2.3. New treatment options: minimally invasive and surveillance strategies
With respect to SRTs, NSS remains the cornerstone of treatment and provides excellent renal and oncologic outcomes, with a 5-yr cancer-specific survival (CSS) rate of 98–100% [16]. Additionally, ablative therapies showed excellent results, giving a CSS rate >90% [17]. However, the infrequency of local recurrence, even in RCC NSS specimens with questionable negative margins and with potentially incomplete ablations in ≤20% of patients managed by radiofrequency (RF) [18], cryotherapy [5], and [17] or high-intensity focused ultrasound [19], suggests that many SRTs have a low malignant potential, and surveillance could provide an alternative management strategy [20], and [21].
Studies on the natural history of SRTs have shown that the growth of SRTs was, in general, slow or undetectable. Approximately one-quarter to one-third of SRTs did not show radiographic growth, and the overall mean growth rate has been reported to be 0.28 cm per year (range: 0.09–0.86) [10], and [11]. This also supported the potential for observation as a management strategy, particularly in the elderly and infirm patient.
Most series on the natural history of renal tumors have been small, retrospective, and with a short follow-up. Volpe et al [10] followed 29 patients with 32 lesions ≤4 cm in size (25 solid lesions, 4 Bosniak III lesions, and 3 Bosniak IV lesions). The median baseline volume of the 25 solid lesions was 4.9 cm3. Two-thirds of these lesions showed no growth during follow-up (median follow-up: 28 mo; range: 5.3–143). A meta-analysis by Chawla et al [11] found that, over a mean follow-up of 34 mo, a majority of 234 untreated renal lesions had a slow growth rate (approximately 0.28 cm per year), and metastases were rare (1%).
Therefore, the question arises: Are SRTs harmless? Remzi et al [3] found a dramatic increase in advanced stage (≥pT3a) (10.9% vs 35.7%, respectively) and high Fuhrman grade (4.7% vs 25.5%, respectively) between SRTs <3 cm in diameter and those 3–4 cm in size. Additionally, Minardi et al [22] found that 3.9% of all patients with pT1a clear-cell cancer who underwent partial nephrectomy died of metastatic RCC after a median follow-up of 2 yr. In another recent study by Klatte et al [8], CSS of small nonmetastatic (NX/N0M0) RCC was 96% and 91% after 5 and 10 yr, respectively; however, there was a 7% chance of recurrence at 5 yr postnephrectomy. Independent prognostic factors of CSS were European Cooperative Oncology Group performance status, T stage, the presence of metastatic disease, and Fuhrman nuclear grade. These findings highlighted that a small but not insignificant number of patients experience recurrence after curative surgery [8]. Thus, recurrence, metastases, and death were possible in SRTs; therefore, not all SRTs can be defined as harmless.
Many consider that SRTs are better managed with ablative therapy than with surveillance.

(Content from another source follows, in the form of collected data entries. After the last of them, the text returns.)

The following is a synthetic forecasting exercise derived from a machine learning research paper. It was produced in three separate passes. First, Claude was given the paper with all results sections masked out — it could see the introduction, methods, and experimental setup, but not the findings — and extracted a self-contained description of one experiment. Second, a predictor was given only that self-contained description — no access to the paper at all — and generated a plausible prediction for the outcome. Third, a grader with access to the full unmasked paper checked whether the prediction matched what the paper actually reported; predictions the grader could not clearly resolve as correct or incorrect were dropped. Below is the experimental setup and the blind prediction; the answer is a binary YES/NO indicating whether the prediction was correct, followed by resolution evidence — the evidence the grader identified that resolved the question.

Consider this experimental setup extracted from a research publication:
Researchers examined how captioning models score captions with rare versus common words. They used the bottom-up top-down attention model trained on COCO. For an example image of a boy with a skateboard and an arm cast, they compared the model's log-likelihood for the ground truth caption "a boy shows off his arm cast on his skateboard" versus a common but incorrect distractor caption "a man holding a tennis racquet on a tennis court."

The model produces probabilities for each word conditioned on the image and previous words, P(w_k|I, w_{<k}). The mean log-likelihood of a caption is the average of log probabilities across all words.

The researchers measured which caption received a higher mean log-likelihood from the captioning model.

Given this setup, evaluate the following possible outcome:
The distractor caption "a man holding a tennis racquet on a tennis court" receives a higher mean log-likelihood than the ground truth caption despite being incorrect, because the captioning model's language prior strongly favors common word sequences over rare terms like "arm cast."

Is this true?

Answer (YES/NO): YES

As no final histology is available following ablative techniques, RTB should be performed to further define follow-up.
2.4. Imaging alone is unable to predict biological behavior of renal tumors
Modern imaging was frequently unable to identify the aggressiveness of renal tumors, especially of SRTs [6]. The proportion of benign lesions was significantly higher in women than in men [23]. Skolarus et al [24] showed, in a cohort of 1043 renal masses operated on for presumed malignancy, that the number of AML decreased (p < 0.001), whereas the number of oncocytomas increased with age (p < 0.001).
Although oncocytomas showed a characteristic central stellate and fibrotic scarring in 33%, they were indistinguishable from RCC [13]. In addition, oncocytoma may be associated with RCCs in up to 20% [25], and [26]. Approximately 4.5% of AMLs did not show identifiable macroscopic fat and are indistinguishable from RCC on imaging studies alone [13]. Only a few studies have reported that special imaging studies can differentiate “low-fat” AML from RCC [27], and [28]. In one study, Kim et al [27] reported that homogeneously enhanced and hyperattenuated renal masses on biphasic CT scans were AML containing minimal fat and that the signal intensity index and tumor-to-spleen ratio in AML and non-AML were significantly different, with an area under the receiver operating characteristic curve of 97.5%.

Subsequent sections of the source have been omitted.